2. Marry our high school to other schools in Europe, Asia, India, Australia, and the Middle East. We can provide our students exposure to a wide range of cultures, and cultural nuances, if we connect our school to other schools in the world. We could, conceivably, interact on a regular basis with the global classroom; other teachers and students from the world could connect directly with our students, teachers, and classrooms. Discourse regarding international issues, technology, politics, and news events would be greatly enhanced.
3. Provide each student with free, powerful, and consistent wireless connectivity, personal laptops, and e-readers. These are the tools of the learning trade. No more will I ask for the purchasing of hefty, underused, and consumable textbooks. Our students will be using the latest e-readers; textbooks will become more accessible, convenient, and easy to decode.

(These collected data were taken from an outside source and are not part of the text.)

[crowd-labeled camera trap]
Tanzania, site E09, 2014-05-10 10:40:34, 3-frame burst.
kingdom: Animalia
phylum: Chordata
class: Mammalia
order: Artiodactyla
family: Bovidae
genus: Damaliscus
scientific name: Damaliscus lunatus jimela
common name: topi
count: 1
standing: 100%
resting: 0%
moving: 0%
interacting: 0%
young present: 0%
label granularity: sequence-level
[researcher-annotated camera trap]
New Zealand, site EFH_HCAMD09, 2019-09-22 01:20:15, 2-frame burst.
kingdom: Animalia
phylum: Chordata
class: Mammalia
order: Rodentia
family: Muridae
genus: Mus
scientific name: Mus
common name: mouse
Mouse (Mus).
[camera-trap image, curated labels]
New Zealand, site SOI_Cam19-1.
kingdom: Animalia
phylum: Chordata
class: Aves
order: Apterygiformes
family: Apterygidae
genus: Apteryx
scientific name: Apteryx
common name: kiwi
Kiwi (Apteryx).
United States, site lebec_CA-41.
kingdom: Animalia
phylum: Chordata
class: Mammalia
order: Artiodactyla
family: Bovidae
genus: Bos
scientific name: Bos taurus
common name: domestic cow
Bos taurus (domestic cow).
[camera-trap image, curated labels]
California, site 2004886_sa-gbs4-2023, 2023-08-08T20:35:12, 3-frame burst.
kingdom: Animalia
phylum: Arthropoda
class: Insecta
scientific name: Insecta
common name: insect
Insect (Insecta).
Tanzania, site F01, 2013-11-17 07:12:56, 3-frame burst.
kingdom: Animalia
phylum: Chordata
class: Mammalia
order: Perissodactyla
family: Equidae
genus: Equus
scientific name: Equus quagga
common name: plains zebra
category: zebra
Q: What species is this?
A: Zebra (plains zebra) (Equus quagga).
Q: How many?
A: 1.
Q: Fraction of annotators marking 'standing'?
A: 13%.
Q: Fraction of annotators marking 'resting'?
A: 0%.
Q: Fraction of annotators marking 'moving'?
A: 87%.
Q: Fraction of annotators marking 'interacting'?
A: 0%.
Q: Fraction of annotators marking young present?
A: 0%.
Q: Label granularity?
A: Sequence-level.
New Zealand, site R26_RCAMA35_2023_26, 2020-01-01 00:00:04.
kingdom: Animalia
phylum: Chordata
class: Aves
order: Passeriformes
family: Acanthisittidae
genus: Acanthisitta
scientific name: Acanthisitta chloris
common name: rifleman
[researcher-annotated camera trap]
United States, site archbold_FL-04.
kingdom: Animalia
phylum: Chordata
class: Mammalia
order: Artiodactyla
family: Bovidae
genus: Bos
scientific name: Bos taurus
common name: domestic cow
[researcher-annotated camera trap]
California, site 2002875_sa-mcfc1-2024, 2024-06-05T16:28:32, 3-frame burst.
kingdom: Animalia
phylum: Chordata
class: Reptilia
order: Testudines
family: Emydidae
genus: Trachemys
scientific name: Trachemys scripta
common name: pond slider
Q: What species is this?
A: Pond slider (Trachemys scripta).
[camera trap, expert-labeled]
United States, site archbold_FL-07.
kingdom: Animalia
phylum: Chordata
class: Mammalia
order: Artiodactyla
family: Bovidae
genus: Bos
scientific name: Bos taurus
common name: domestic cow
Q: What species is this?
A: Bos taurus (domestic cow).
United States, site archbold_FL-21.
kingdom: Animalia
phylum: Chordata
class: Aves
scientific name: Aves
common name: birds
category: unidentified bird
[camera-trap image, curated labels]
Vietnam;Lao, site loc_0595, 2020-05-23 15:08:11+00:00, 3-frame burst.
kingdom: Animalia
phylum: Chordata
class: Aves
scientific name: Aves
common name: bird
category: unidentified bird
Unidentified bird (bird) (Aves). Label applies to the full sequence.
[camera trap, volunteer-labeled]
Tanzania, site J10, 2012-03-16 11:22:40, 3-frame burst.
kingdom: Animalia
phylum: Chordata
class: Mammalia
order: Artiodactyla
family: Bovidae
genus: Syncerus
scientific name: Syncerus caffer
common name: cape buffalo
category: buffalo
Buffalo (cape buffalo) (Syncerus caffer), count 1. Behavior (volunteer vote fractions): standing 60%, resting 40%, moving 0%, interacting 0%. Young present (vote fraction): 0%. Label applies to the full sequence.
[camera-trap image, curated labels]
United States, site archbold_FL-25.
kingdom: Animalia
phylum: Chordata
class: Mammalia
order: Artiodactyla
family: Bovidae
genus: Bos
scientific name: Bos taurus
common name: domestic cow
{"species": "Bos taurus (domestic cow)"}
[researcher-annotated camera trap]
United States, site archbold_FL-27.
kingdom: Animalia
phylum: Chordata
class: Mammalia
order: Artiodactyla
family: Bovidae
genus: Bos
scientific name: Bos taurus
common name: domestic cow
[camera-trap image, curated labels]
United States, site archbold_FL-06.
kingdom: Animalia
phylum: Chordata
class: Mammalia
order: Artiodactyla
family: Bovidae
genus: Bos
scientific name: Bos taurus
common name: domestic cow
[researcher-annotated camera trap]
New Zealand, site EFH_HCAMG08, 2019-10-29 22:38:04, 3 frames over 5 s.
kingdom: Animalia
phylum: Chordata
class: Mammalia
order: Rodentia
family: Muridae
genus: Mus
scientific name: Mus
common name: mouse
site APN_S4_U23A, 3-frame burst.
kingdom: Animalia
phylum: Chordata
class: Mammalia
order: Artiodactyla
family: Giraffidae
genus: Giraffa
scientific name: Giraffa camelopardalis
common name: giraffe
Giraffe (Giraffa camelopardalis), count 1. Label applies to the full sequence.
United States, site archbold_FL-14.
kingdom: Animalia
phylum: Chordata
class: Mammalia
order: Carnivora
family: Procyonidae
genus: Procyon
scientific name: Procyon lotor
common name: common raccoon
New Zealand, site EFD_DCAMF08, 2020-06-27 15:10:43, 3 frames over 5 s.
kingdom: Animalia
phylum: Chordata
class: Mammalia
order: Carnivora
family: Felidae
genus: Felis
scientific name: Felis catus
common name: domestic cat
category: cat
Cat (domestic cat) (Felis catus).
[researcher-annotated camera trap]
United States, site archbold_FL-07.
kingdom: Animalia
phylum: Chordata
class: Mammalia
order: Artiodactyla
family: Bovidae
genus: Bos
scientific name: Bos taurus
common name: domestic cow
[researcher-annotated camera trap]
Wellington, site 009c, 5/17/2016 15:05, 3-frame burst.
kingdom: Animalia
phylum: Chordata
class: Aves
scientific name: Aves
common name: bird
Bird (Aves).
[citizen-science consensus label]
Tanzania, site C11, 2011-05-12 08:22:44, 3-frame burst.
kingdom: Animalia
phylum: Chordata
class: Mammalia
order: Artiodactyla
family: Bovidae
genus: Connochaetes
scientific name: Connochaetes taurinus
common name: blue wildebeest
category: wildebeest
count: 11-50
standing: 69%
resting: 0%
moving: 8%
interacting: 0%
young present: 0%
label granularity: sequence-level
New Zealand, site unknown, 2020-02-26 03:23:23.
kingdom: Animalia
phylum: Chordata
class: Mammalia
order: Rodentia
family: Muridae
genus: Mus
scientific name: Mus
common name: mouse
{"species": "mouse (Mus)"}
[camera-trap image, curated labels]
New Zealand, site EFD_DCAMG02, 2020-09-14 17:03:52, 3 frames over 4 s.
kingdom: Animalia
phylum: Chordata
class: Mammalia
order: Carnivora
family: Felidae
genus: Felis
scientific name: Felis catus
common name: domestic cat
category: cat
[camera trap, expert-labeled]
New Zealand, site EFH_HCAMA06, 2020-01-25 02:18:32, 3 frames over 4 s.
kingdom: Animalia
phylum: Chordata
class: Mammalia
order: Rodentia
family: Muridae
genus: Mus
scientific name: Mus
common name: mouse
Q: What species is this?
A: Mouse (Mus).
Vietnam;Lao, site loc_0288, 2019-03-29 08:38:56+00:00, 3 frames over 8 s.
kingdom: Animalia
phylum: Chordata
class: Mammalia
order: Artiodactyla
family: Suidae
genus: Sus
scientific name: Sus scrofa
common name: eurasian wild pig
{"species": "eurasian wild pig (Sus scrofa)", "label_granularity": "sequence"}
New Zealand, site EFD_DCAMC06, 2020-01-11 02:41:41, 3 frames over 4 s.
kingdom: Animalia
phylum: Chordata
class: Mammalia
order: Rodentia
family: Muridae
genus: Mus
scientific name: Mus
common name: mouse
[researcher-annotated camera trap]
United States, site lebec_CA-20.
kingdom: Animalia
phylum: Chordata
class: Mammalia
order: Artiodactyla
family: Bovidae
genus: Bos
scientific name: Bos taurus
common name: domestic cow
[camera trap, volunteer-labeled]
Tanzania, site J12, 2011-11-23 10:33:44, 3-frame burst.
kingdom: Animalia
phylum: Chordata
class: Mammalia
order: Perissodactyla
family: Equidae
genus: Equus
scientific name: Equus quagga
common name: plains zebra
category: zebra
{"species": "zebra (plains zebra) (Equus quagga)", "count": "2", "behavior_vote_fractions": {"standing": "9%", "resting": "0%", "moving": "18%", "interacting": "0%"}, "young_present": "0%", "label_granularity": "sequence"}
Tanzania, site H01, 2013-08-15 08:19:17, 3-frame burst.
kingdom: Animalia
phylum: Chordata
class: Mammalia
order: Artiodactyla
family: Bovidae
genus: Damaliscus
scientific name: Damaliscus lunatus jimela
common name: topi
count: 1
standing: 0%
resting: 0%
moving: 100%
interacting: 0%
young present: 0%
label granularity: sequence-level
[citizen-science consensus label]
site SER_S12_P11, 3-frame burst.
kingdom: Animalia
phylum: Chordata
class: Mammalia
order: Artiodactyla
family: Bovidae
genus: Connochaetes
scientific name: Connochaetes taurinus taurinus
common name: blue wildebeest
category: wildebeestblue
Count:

Their laptops will be open-source based; students will be able to learn and contribute to the open-source network while having a laptop free of cluttering and expensive software and gadgets. Needless to say, the schools will be completely wireless (on an open network) with the fastest broadband speed available.
4. Embed technology into the pedagogy. No longer should we simply “use” the latest technological tools in our classrooms, rather the tools must become the standard – embedded in our practice. The best way to do this is assess each prospective teacher’s technological abilities and knowledge and their incorporation of that knowledge in their pedagogy. Bottom line: hire Millenials who understand the new learning.
5. Change the courses of elective study in our high school. American Zippies are demanding more relevant and meaningful elective classes from knowledgeable and “connected” instructors. Courses like HTML, International Law, Flat World Economics, Collaborative Technology Applications, Ethical Business Practices, and Virtual Learning courses must be implemented. Our students are craving these types of 21st century classes.
Dr. Richard Bozza was my instructor for a class called “Curriculum Design” during my master’s program. He was a former Superintendent and a very wise man – maybe one of the two best teachers I have ever had. He introduced me to educational rebels like Alfie Kohn and Kozol. One of Dr. Bozza’s closing statements during our last class session was something like this, We [American education] have been driving the same train for the last one hundred years. The train is maybe faster, more powerful – but it’s on the same track, going in the same direction. Sure, new ideas and reforms have come along, but they essentially are just “hitched” onto the train. You would have thought we would be flying by now; moving and mobile, not tied to a track, able to move freely and with speed. So, you must decide as a future leader – will the changes you make fly your schools in a sleek, new, fast, and powerful shuttle, or will your changes simply add another caboose to this same, old, slow, gasping, chugging train?
So, as aspiring leaders, will we say to our faculty, students, and parents “All aboard!” or will we say, “Prepare for lift-off”?